Meet-Me: The Digital Twin
<400ms TTFT (Time To First Token)
98% Retrieval Accuracy (Ground Truth)
5/min Rate Limit (SlowAPI)
The Challenge
Professional portfolios are traditionally static, failing to capture the nuance of a Senior MLE’s decision-making process. I needed a way to provide technical recruiters and collaborators with an interactive, authoritative source of truth that could explain my architectural choices without manual intervention.
The Solution
I engineered Meet-Me, a localized RAG kernel that serves as my Digital Twin.

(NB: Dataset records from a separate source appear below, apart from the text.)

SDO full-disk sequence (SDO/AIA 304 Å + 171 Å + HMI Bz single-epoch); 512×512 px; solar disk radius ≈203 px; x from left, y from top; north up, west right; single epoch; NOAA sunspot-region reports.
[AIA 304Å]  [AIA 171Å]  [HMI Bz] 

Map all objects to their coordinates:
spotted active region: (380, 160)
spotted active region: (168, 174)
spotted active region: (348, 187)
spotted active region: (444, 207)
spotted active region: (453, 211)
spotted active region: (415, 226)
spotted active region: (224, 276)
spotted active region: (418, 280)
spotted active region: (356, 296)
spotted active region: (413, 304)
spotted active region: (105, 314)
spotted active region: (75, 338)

- Contextual Brain (Vault Ingestion): The system indexes a curated Obsidian vault using Qdrant for vector storage. It leverages hierarchical tagging (Parent Categories + Retrieval Hooks) to ensure precise categorical alignment.

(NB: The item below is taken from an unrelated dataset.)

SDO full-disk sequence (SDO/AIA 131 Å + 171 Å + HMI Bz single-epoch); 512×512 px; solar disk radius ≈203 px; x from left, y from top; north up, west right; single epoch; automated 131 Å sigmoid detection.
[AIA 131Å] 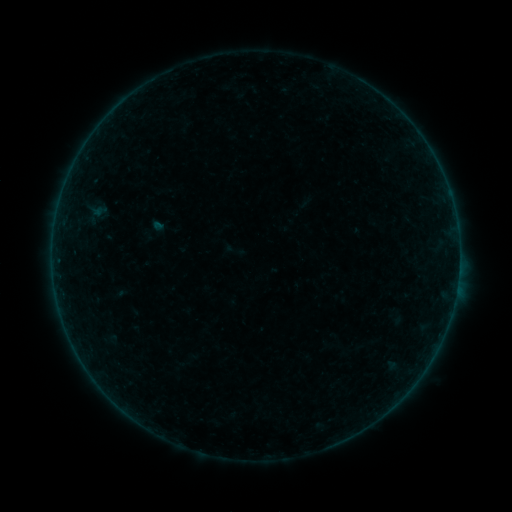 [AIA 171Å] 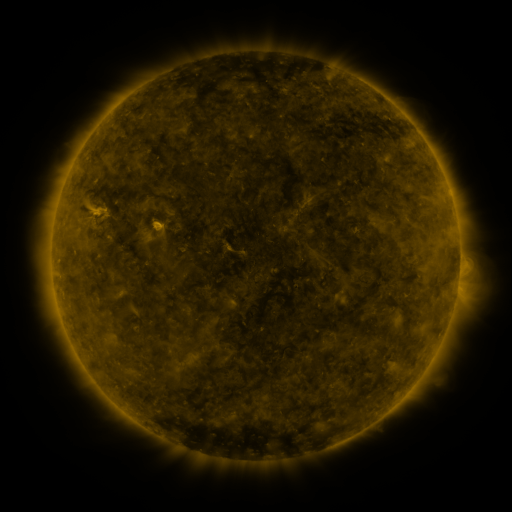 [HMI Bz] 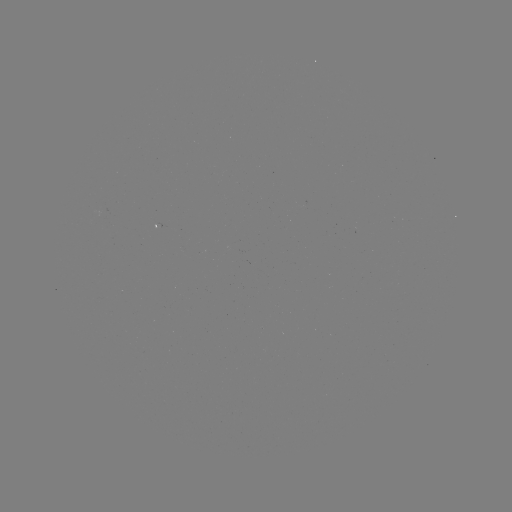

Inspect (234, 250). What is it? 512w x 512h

- Inference Engine (Groq LPU): To achieve sub-second responsiveness, I utilized Groq’s Llama-3.3-70B models, optimized with prefix caching of static resume data.
- Security & Rate Management: The backend is built on FastAPI, featuring a robust middleware stack including SlowAPI for rate limiting and custom API key validation to protect inference quotas.
- Terminal Interface: The frontend is a custom Astro component designed with a terminal aesthetic, supporting Async Generators for real-time token streaming and an amber-themed high-contrast UI.
The Impact
Meet-Me successfully bridges the gap between high-level summaries and deep-dive technical specs. It maintains a zero-hallucination policy through strict cosine similarity thresholding and verified metadata flags, ensuring that every claim the Twin makes is grounded in my actual project documentation.